(Collected data)
┏━━

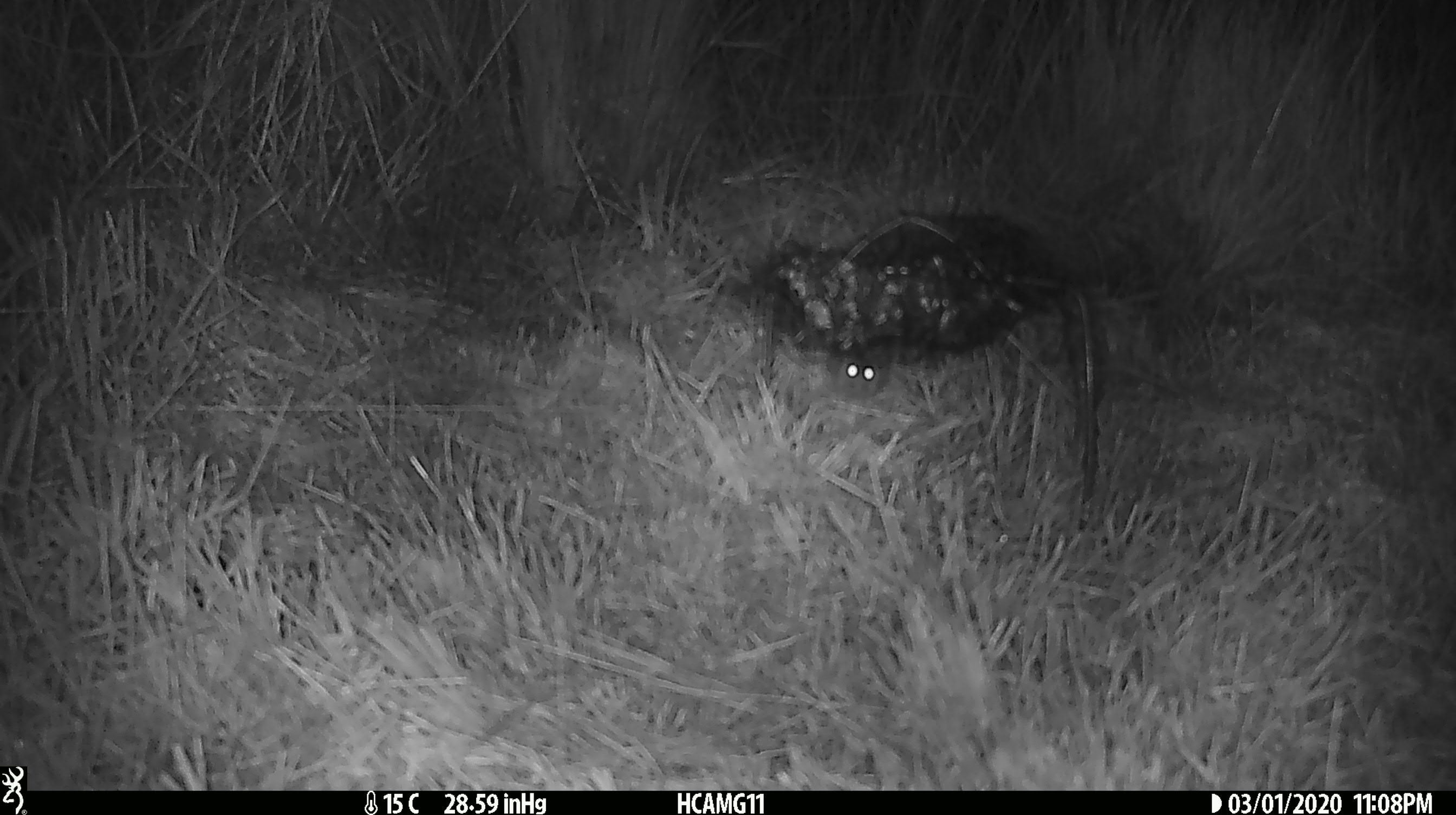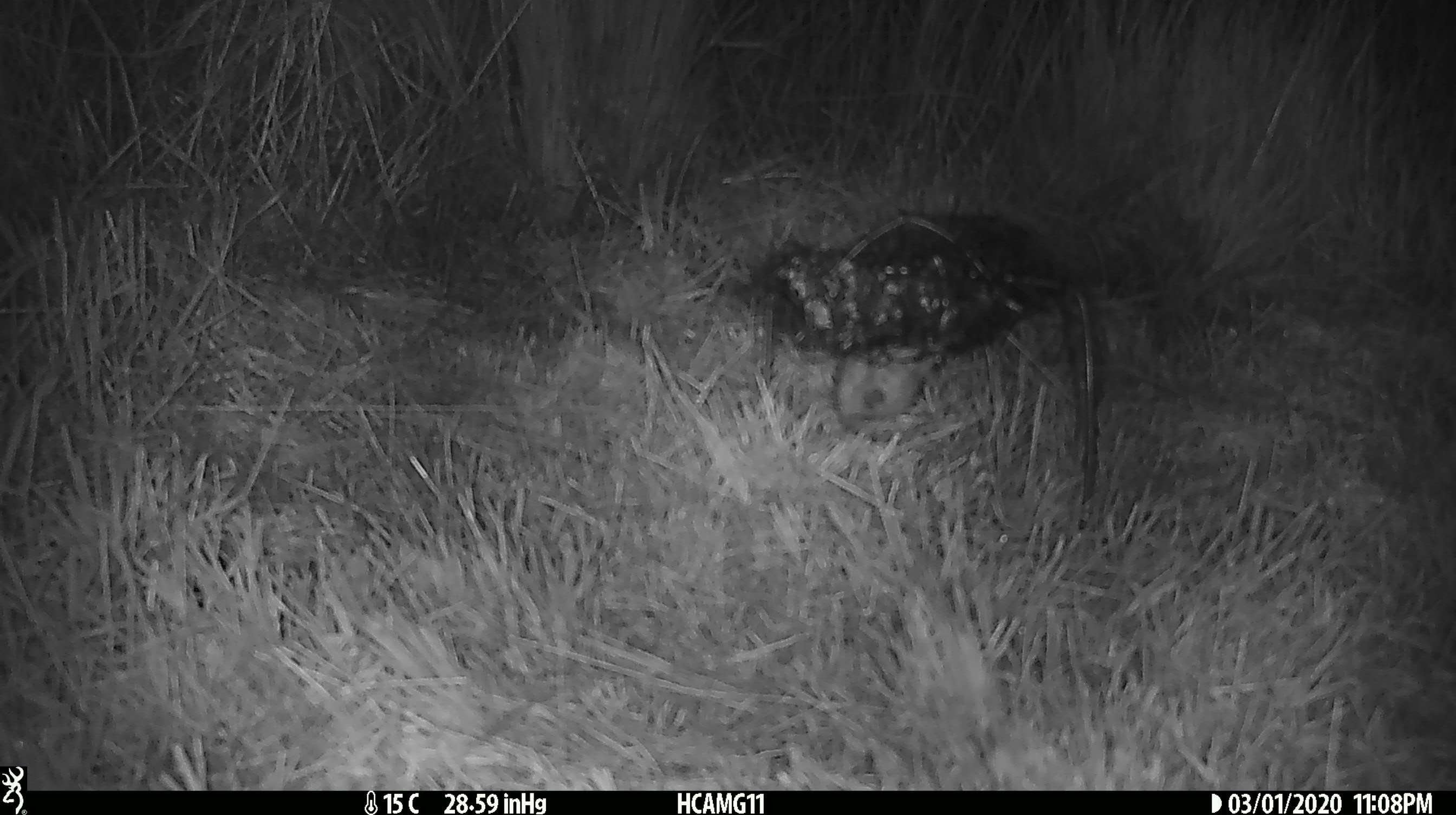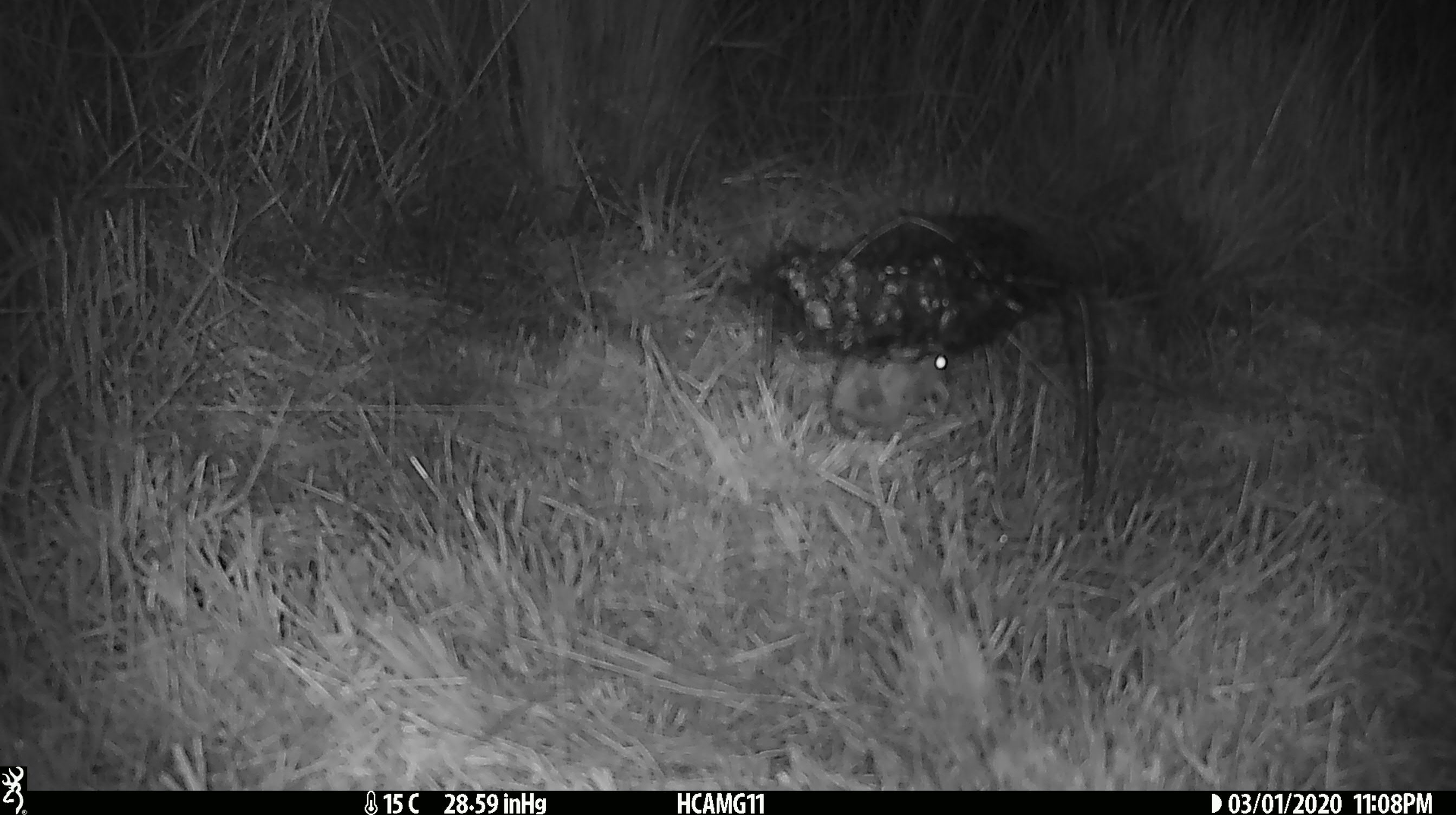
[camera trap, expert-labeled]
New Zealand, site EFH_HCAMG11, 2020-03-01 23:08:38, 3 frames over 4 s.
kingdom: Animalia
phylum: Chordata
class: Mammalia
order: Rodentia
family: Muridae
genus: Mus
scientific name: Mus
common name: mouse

┗━━

Set down every entry above without alteration, but print no images.

[camera trap, expert-labeled]
New Zealand, site EFH_HCAMG11, 2020-03-01 23:08:38, 3 frames over 4 s.
kingdom: Animalia
phylum: Chordata
class: Mammalia
order: Rodentia
family: Muridae
genus: Mus
scientific name: Mus
common name: mouse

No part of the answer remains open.